▶ **Your task**: Copy out the entries below precisely; nothing is to be omitted.

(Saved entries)
• • • • • • •
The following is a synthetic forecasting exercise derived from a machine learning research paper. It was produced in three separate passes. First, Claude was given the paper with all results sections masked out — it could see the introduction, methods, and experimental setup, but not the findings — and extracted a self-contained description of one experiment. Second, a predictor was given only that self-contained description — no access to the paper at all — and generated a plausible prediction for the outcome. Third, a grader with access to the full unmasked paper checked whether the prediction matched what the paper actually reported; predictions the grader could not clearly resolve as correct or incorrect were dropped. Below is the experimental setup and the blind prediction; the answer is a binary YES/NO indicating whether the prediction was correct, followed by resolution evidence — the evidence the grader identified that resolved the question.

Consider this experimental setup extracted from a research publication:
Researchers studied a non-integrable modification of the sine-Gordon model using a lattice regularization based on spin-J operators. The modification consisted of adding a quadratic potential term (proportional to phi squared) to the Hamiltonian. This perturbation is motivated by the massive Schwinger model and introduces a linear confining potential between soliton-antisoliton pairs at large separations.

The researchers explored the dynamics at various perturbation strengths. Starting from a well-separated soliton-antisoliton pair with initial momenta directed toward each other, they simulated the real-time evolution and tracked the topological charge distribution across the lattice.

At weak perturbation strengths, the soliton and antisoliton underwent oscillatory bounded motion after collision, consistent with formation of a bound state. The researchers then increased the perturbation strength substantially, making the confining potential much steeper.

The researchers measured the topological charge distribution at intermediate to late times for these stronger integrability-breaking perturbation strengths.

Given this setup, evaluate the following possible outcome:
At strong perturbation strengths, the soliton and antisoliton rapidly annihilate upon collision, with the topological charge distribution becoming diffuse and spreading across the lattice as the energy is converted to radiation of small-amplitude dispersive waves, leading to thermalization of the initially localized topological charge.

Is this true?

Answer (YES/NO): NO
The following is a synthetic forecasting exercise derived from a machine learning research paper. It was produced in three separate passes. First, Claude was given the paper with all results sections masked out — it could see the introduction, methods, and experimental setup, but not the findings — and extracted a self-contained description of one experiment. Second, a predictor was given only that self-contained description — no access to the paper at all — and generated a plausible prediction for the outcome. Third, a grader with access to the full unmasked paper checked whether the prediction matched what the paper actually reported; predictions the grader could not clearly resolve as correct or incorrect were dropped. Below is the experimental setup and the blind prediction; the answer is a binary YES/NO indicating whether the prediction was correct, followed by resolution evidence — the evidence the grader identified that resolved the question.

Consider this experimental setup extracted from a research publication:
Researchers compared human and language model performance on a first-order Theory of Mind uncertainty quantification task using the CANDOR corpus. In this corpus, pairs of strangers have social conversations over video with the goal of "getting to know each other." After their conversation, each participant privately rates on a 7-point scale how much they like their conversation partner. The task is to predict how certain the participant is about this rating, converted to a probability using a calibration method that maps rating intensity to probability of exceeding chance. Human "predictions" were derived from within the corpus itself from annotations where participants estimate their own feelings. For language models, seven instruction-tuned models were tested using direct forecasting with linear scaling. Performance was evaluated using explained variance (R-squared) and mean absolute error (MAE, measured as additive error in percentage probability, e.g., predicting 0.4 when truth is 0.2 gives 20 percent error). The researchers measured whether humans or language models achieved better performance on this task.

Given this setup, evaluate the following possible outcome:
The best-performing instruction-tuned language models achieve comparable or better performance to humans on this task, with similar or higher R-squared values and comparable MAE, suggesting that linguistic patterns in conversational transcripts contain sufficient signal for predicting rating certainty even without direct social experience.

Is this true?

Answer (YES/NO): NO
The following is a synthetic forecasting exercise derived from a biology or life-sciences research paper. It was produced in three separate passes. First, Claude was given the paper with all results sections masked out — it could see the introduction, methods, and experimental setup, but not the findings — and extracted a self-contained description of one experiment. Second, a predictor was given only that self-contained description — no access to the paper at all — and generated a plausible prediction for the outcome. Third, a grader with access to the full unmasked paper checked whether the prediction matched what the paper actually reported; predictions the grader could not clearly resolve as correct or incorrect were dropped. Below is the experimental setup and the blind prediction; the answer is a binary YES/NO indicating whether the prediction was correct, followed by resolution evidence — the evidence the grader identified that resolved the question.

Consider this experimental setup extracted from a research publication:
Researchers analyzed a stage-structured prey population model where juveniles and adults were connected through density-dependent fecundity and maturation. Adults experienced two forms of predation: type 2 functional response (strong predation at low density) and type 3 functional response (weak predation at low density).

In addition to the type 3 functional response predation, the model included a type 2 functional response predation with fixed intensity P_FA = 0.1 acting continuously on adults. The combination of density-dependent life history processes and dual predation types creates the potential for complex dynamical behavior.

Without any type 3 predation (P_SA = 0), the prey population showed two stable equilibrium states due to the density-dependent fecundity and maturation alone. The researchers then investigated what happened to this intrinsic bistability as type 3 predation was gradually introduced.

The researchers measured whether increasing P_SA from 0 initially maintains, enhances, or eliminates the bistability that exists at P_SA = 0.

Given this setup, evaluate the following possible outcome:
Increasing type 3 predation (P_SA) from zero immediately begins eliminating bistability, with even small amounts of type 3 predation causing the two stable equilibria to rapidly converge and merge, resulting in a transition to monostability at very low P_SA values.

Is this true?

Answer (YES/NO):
• • • • • • •
▶ **Response below**:
The following is a synthetic forecasting exercise derived from a machine learning research paper. It was produced in three separate passes. First, Claude was given the paper with all results sections masked out — it could see the introduction, methods, and experimental setup, but not the findings — and extracted a self-contained description of one experiment. Second, a predictor was given only that self-contained description — no access to the paper at all — and generated a plausible prediction for the outcome. Third, a grader with access to the full unmasked paper checked whether the prediction matched what the paper actually reported; predictions the grader could not clearly resolve as correct or incorrect were dropped. Below is the experimental setup and the blind prediction; the answer is a binary YES/NO indicating whether the prediction was correct, followed by resolution evidence — the evidence the grader identified that resolved the question.

Consider this experimental setup extracted from a research publication:
Researchers studied a non-integrable modification of the sine-Gordon model using a lattice regularization based on spin-J operators. The modification consisted of adding a quadratic potential term (proportional to phi squared) to the Hamiltonian. This perturbation is motivated by the massive Schwinger model and introduces a linear confining potential between soliton-antisoliton pairs at large separations.

The researchers explored the dynamics at various perturbation strengths. Starting from a well-separated soliton-antisoliton pair with initial momenta directed toward each other, they simulated the real-time evolution and tracked the topological charge distribution across the lattice.

At weak perturbation strengths, the soliton and antisoliton underwent oscillatory bounded motion after collision, consistent with formation of a bound state. The researchers then increased the perturbation strength substantially, making the confining potential much steeper.

The researchers measured the topological charge distribution at intermediate to late times for these stronger integrability-breaking perturbation strengths.

Given this setup, evaluate the following possible outcome:
At strong perturbation strengths, the soliton and antisoliton rapidly annihilate upon collision, with the topological charge distribution becoming diffuse and spreading across the lattice as the energy is converted to radiation of small-amplitude dispersive waves, leading to thermalization of the initially localized topological charge.

Is this true?

Answer (YES/NO): NO
The following is a synthetic forecasting exercise derived from a machine learning research paper. It was produced in three separate passes. First, Claude was given the paper with all results sections masked out — it could see the introduction, methods, and experimental setup, but not the findings — and extracted a self-contained description of one experiment. Second, a predictor was given only that self-contained description — no access to the paper at all — and generated a plausible prediction for the outcome. Third, a grader with access to the full unmasked paper checked whether the prediction matched what the paper actually reported; predictions the grader could not clearly resolve as correct or incorrect were dropped. Below is the experimental setup and the blind prediction; the answer is a binary YES/NO indicating whether the prediction was correct, followed by resolution evidence — the evidence the grader identified that resolved the question.

Consider this experimental setup extracted from a research publication:
Researchers compared human and language model performance on a first-order Theory of Mind uncertainty quantification task using the CANDOR corpus. In this corpus, pairs of strangers have social conversations over video with the goal of "getting to know each other." After their conversation, each participant privately rates on a 7-point scale how much they like their conversation partner. The task is to predict how certain the participant is about this rating, converted to a probability using a calibration method that maps rating intensity to probability of exceeding chance. Human "predictions" were derived from within the corpus itself from annotations where participants estimate their own feelings. For language models, seven instruction-tuned models were tested using direct forecasting with linear scaling. Performance was evaluated using explained variance (R-squared) and mean absolute error (MAE, measured as additive error in percentage probability, e.g., predicting 0.4 when truth is 0.2 gives 20 percent error). The researchers measured whether humans or language models achieved better performance on this task.

Given this setup, evaluate the following possible outcome:
The best-performing instruction-tuned language models achieve comparable or better performance to humans on this task, with similar or higher R-squared values and comparable MAE, suggesting that linguistic patterns in conversational transcripts contain sufficient signal for predicting rating certainty even without direct social experience.

Is this true?

Answer (YES/NO): NO
The following is a synthetic forecasting exercise derived from a biology or life-sciences research paper. It was produced in three separate passes. First, Claude was given the paper with all results sections masked out — it could see the introduction, methods, and experimental setup, but not the findings — and extracted a self-contained description of one experiment. Second, a predictor was given only that self-contained description — no access to the paper at all — and generated a plausible prediction for the outcome. Third, a grader with access to the full unmasked paper checked whether the prediction matched what the paper actually reported; predictions the grader could not clearly resolve as correct or incorrect were dropped. Below is the experimental setup and the blind prediction; the answer is a binary YES/NO indicating whether the prediction was correct, followed by resolution evidence — the evidence the grader identified that resolved the question.

Consider this experimental setup extracted from a research publication:
Researchers analyzed a stage-structured prey population model where juveniles and adults were connected through density-dependent fecundity and maturation. Adults experienced two forms of predation: type 2 functional response (strong predation at low density) and type 3 functional response (weak predation at low density).

In addition to the type 3 functional response predation, the model included a type 2 functional response predation with fixed intensity P_FA = 0.1 acting continuously on adults. The combination of density-dependent life history processes and dual predation types creates the potential for complex dynamical behavior.

Without any type 3 predation (P_SA = 0), the prey population showed two stable equilibrium states due to the density-dependent fecundity and maturation alone. The researchers then investigated what happened to this intrinsic bistability as type 3 predation was gradually introduced.

The researchers measured whether increasing P_SA from 0 initially maintains, enhances, or eliminates the bistability that exists at P_SA = 0.

Given this setup, evaluate the following possible outcome:
Increasing type 3 predation (P_SA) from zero immediately begins eliminating bistability, with even small amounts of type 3 predation causing the two stable equilibria to rapidly converge and merge, resulting in a transition to monostability at very low P_SA values.

Is this true?

Answer (YES/NO):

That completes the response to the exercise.